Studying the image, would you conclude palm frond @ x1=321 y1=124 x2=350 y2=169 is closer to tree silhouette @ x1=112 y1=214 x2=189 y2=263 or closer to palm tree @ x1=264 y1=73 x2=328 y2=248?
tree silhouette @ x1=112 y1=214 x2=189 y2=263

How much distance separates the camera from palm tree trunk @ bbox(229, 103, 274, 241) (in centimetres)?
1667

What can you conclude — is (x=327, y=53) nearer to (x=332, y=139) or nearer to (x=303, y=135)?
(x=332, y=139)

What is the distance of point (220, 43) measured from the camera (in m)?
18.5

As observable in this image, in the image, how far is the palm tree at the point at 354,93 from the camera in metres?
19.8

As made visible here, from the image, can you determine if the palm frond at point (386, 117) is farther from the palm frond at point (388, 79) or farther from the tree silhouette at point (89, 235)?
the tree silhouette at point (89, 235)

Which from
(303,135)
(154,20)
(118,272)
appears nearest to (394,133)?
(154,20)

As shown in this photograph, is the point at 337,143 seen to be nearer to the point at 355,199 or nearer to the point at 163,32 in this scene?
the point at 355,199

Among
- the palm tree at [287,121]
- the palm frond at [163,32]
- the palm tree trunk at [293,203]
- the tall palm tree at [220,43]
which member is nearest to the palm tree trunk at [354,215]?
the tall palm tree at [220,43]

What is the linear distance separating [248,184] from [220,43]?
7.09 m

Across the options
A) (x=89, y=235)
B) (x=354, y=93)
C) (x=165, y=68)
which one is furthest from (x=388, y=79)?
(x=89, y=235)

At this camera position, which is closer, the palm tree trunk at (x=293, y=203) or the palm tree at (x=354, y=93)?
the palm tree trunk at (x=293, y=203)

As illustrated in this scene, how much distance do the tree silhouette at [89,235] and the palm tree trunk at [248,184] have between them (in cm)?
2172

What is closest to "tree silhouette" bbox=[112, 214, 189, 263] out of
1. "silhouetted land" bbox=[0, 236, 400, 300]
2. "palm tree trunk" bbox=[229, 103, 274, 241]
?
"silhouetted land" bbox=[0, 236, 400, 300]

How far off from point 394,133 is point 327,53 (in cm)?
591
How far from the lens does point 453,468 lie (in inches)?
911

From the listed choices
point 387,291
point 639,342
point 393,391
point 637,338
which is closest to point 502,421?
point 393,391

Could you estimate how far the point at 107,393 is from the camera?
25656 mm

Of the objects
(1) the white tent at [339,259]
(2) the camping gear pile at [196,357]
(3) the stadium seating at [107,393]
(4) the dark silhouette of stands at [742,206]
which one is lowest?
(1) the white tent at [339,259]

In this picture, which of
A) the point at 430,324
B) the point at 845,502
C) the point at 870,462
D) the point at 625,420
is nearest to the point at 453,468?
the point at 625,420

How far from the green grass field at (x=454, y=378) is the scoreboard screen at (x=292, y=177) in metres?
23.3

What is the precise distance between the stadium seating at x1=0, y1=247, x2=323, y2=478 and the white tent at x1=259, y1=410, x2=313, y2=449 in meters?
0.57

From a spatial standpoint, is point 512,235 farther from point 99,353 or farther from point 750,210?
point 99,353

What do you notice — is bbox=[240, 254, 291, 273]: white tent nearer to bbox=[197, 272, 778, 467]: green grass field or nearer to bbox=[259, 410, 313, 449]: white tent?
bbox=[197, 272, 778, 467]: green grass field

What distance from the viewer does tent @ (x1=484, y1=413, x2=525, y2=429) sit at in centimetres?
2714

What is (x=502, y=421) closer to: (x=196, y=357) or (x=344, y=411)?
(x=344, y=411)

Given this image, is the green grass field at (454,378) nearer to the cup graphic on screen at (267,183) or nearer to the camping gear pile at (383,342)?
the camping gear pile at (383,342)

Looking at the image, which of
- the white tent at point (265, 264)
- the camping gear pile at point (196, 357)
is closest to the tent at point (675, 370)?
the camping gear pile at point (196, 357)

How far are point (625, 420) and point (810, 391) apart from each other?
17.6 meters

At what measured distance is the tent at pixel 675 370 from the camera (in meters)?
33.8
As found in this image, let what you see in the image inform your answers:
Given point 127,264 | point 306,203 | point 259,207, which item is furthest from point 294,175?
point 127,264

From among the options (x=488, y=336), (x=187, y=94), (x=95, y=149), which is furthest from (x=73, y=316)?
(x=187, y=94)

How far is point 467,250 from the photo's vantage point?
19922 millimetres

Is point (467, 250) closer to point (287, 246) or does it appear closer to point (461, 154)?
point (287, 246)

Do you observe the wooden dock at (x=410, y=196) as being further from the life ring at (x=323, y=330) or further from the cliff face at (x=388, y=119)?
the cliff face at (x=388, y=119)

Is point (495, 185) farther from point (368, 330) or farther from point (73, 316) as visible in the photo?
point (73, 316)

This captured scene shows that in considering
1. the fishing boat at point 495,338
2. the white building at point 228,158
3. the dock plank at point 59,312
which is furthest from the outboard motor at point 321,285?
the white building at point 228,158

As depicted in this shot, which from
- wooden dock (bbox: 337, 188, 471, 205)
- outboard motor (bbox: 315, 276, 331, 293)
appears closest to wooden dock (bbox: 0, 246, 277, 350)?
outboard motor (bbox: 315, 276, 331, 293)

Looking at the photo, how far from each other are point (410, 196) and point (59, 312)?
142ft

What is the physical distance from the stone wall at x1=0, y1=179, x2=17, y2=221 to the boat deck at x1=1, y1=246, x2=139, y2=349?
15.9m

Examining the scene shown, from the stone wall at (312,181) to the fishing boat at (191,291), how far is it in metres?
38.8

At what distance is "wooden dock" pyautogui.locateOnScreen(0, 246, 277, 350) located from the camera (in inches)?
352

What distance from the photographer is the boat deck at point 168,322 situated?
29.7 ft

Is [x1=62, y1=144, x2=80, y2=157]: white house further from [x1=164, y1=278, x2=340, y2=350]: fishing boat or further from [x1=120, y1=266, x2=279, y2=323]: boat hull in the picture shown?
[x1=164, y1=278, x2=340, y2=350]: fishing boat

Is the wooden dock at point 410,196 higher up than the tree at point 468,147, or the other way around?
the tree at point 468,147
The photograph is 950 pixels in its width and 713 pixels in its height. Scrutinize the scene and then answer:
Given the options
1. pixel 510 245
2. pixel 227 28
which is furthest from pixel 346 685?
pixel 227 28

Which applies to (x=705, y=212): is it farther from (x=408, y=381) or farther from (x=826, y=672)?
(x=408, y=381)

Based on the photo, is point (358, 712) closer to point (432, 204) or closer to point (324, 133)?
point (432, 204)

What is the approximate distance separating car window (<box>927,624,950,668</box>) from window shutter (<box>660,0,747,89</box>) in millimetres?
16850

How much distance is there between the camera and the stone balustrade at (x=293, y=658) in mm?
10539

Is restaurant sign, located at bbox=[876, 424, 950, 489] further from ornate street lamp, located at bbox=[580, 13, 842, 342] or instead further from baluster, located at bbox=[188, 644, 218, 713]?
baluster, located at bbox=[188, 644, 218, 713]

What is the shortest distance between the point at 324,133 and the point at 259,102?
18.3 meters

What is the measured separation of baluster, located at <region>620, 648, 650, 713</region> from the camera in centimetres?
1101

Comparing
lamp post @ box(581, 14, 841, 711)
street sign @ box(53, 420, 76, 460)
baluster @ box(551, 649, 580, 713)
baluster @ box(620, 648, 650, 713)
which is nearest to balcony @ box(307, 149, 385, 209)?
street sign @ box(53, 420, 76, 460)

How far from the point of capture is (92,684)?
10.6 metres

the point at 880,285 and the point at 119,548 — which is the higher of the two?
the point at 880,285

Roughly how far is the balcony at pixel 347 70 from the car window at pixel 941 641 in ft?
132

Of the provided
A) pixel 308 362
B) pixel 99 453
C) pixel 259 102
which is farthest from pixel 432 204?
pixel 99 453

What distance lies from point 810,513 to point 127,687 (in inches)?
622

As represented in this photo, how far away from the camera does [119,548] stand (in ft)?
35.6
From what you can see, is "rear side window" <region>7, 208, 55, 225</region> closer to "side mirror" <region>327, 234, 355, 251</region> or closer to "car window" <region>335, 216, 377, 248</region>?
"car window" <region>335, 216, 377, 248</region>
^^^^
-- WORK TO BE COMPLETED --
Copy each line exactly, from the line containing "Based on the" down to the last line of the material, and no other lines.

-- RESPONSE FOR THIS EXERCISE --
Based on the photo, is point (358, 712) closer to point (432, 204) or closer to point (324, 133)?
point (432, 204)

What is the approximate distance separating car window (<box>927,624,950,668</box>) from window shutter (<box>660,0,747,89</box>) in millimetres?
16850

How much distance is there between the camera and the stone balustrade at (x=293, y=658) in mm?
10539

Is restaurant sign, located at bbox=[876, 424, 950, 489] further from ornate street lamp, located at bbox=[580, 13, 842, 342] or instead further from baluster, located at bbox=[188, 644, 218, 713]?
baluster, located at bbox=[188, 644, 218, 713]

What is the shortest distance between the point at 324,133 and the point at 259,102?
18.3 meters

What is the measured separation of baluster, located at <region>620, 648, 650, 713</region> from the camera in centimetres?
1101

Comparing
lamp post @ box(581, 14, 841, 711)
street sign @ box(53, 420, 76, 460)
baluster @ box(551, 649, 580, 713)
baluster @ box(620, 648, 650, 713)
which is nearest to balcony @ box(307, 149, 385, 209)?
street sign @ box(53, 420, 76, 460)

How far from the point of capture is (92,684)?
10.6 metres

the point at 880,285 and the point at 119,548 — which is the higher of the two?
the point at 880,285

Roughly how far is the balcony at pixel 347 70 from the car window at pixel 941 641 in ft?
132

Of the provided
A) pixel 308 362
B) pixel 99 453
C) pixel 259 102
which is farthest from pixel 432 204?
pixel 99 453

What distance lies from point 810,513 to point 127,687 (in inches)?
622

As represented in this photo, how far away from the camera does [119,548] stand (in ft)?
35.6
From what you can see, is "rear side window" <region>7, 208, 55, 225</region> closer to "side mirror" <region>327, 234, 355, 251</region> or closer to "car window" <region>335, 216, 377, 248</region>?
"car window" <region>335, 216, 377, 248</region>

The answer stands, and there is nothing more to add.